---------- EXCERPT ----------
Friday, November 04, 2005

I'll Bet They Are

Let's see them reconcile the versions of this bill so that the American people benefit.
Senate Passes Plan to Cut $35 Billion From Deficit: "It would shave payments to some farmers by 2.5 percent, while eliminating a major cotton support program and trimming agriculture conservation spending. A proposal to limit payments to rich farmers failed yesterday (not really a surprise). The measure passed largely along party lines, with only two Democrats voting for it and five Republicans voting against it.

Yesterday's action is part of an effort by congressional Republicans to demonstrate fiscal discipline after widespread complaints of profligate spending on Capitol Hill. Although many Democrats and some moderate Republicans are concerned that the effort may go too far, prominent Republicans in the Senate and House said the cuts were necessary to slow the rate of spending and control a deficit projected to total $314 billion by the end of the fiscal year.
---------- MATERIAL SHOWN ----------
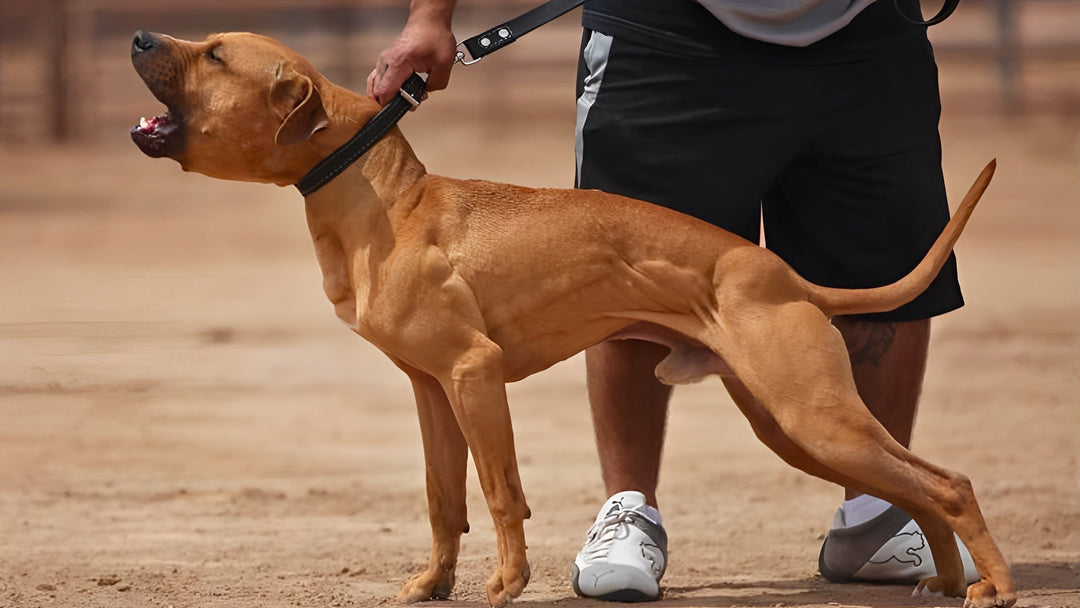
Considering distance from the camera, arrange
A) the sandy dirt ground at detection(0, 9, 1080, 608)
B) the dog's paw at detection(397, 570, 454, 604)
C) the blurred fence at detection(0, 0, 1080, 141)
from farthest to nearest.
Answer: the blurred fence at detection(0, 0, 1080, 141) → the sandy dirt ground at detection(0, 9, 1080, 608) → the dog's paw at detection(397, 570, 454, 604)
----------
---------- MATERIAL SHOWN ----------
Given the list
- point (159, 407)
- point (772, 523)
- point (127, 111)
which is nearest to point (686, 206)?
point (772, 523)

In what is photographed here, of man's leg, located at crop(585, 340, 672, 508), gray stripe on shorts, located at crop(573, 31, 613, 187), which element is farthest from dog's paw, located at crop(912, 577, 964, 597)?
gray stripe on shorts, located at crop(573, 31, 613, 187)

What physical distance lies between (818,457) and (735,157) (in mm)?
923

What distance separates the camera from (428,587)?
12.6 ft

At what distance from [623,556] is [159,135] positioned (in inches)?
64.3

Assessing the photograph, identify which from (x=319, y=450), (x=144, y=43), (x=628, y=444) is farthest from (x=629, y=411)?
----------
---------- MATERIAL SHOWN ----------
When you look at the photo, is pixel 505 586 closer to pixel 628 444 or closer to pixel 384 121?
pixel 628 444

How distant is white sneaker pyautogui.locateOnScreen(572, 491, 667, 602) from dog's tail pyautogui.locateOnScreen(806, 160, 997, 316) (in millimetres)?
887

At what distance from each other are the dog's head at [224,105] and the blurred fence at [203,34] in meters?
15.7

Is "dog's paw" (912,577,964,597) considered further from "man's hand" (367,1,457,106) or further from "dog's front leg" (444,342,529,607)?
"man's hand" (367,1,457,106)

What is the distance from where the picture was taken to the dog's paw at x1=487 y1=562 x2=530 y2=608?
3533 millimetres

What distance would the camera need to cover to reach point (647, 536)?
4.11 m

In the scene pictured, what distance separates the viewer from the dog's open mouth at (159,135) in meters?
----------
- **TASK ITEM A**:
Can you reproduce the passage of the blog post between "Senate Passes Plan" and "voting against it.", inclusive?
- **TASK ITEM B**:
Answer these questions using the blog post:
(i) By what percentage would payments to some farmers be shaved?
(ii) How many Democrats voted for the measure?
(iii) What is the deficit projected to total by the end of the fiscal year?
- **TASK ITEM C**:
Which agricultural changes does the blog post say the Senate plan would make? List them all.

- **ANSWER A**:
Senate Passes Plan to Cut $35 Billion From Deficit: "It would shave payments to some farmers by 2.5 percent, while eliminating a major cotton support program and trimming agriculture conservation spending. A proposal to limit payments to rich farmers failed yesterday (not really a surprise). The measure passed largely along party lines, with only two Democrats voting for it and five Republicans voting against it.

- **ANSWER B**:
(i) 2.5 percent
(ii) Two
(iii) $314 billion

- **ANSWER C**:
- Shaving payments to some farmers by 2.5 percent
- Eliminating a major cotton support program
- Trimming agriculture conservation spending